SEZIONE DEL DOCUMENTO:
C’è solo un solo campo dove nessuno vuole veramente perdere: quello del proprio circolo.

C’è solo un solo campo dove nessuno vuole veramente perdere: quello del proprio circolo.

Fine dell’anno, tempo di bilanci della stagione tennistica, di verificare se abbiamo fatto i conti giusti per la nuova classifica, di provare nuove racchette ma soprattutto è l’ora di giocare il torneo sociale di doppio.

Sono da tre anni al circolo e non c’è mai stata una competizione interna; allo stesso tempo, però, riecheggiano nella club house e negli spogliatoi storie su competizioni passate, aneddoti e sfottò che anno dopo anno invecchiano e diventano più ingombranti per chi li subisce. In una giornata qualunque al club incontro il maestro Gianni, l’organizzatore del torneo.

“Ah Clà guarda che facciamo il torneo di doppio sociale. Ci saranno due tabelloni: uno per quelli bravi e un altro per quelli un po’ meno bravi, diciamo; tu con chi giochi? Guarda che non puoi scegliere uno troppo forte, se non hai un compagno ci penso io in base al livello così il torneo è equilibrato”.

ESERCIZIO ASSEGNATO A: Aggiorni i record dalla riga che contiene "What is the measured separation" fino alla riga che contiene "Answer: the point at 321,271", sostituendo "cabinet door" con "cupboard door" e lasciando tutto il resto invariato.

DATI FORNITI:
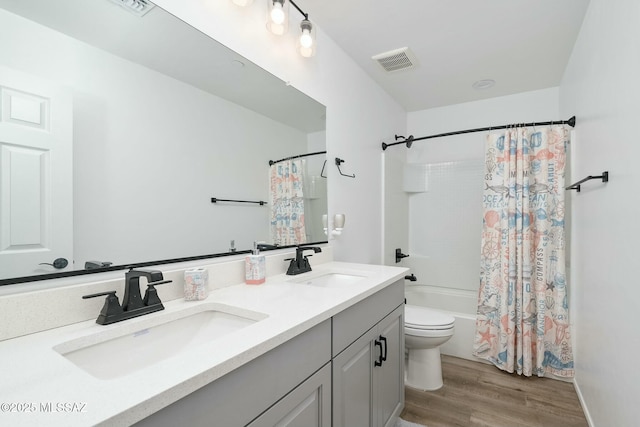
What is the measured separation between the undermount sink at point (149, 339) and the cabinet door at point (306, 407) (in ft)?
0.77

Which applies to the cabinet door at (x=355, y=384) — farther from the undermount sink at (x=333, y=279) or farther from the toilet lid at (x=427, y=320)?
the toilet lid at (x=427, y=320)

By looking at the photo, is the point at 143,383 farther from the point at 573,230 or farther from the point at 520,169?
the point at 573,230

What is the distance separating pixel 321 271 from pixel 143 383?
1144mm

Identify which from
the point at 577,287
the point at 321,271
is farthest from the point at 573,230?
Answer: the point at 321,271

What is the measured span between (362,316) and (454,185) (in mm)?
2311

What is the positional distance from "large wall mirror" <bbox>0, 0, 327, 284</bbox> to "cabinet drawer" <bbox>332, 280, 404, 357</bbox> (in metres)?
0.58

==

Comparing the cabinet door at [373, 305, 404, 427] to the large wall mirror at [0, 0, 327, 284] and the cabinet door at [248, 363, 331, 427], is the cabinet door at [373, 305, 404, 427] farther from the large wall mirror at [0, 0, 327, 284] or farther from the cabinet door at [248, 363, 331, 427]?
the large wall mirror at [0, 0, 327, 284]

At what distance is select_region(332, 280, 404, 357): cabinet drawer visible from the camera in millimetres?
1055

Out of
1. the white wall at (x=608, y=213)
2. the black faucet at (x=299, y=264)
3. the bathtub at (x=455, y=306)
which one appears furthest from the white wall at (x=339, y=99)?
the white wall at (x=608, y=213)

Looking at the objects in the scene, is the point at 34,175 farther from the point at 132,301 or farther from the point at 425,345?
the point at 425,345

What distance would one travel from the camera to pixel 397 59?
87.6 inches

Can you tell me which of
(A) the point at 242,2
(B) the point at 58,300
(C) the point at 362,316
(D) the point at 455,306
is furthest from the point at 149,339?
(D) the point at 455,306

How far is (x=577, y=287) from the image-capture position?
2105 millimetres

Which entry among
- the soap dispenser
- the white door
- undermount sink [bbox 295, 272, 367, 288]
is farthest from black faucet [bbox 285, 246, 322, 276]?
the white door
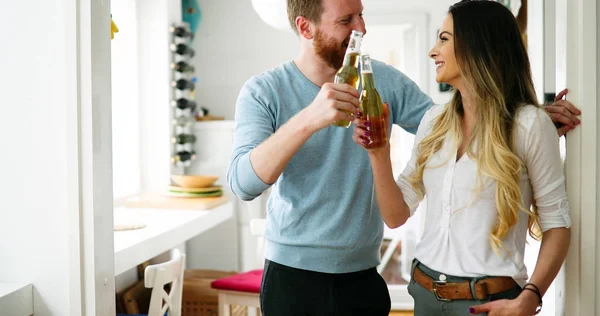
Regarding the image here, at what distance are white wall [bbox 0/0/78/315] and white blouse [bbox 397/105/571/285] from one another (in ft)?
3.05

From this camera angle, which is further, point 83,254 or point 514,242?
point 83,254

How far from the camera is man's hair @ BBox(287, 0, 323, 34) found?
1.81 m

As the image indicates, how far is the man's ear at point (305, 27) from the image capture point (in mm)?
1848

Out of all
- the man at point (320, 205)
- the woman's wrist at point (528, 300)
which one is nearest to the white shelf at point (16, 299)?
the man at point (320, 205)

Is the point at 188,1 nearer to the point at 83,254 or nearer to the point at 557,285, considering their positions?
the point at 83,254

ESERCIZIO ASSEGNATO B:
In base al testo sul torneo sociale di doppio, risponda alle seguenti domande:
(i) Da quanti anni chi scrive frequenta il circolo?
(ii) Chi è l'organizzatore del torneo?
(iii) Quanti tabelloni sono previsti per il torneo?

RISPOSTA COMPLETA A:
What is the measured separation between the undermount sink at point (149, 339) and the cupboard door at point (306, 407) (in ft)?
0.77

Which applies to the cupboard door at (x=355, y=384) — farther from the undermount sink at (x=333, y=279) or farther from the toilet lid at (x=427, y=320)?
the toilet lid at (x=427, y=320)

By looking at the photo, is the point at 143,383 farther from the point at 573,230 or farther from the point at 520,169?
the point at 573,230

What is the distance separating pixel 321 271 from pixel 143 383?
1144mm

Identify which from
the point at 577,287
the point at 321,271
is farthest from the point at 573,230?
Answer: the point at 321,271

RISPOSTA COMPLETA B:
(i) Da tre anni.
(ii) Il maestro Gianni.
(iii) Due.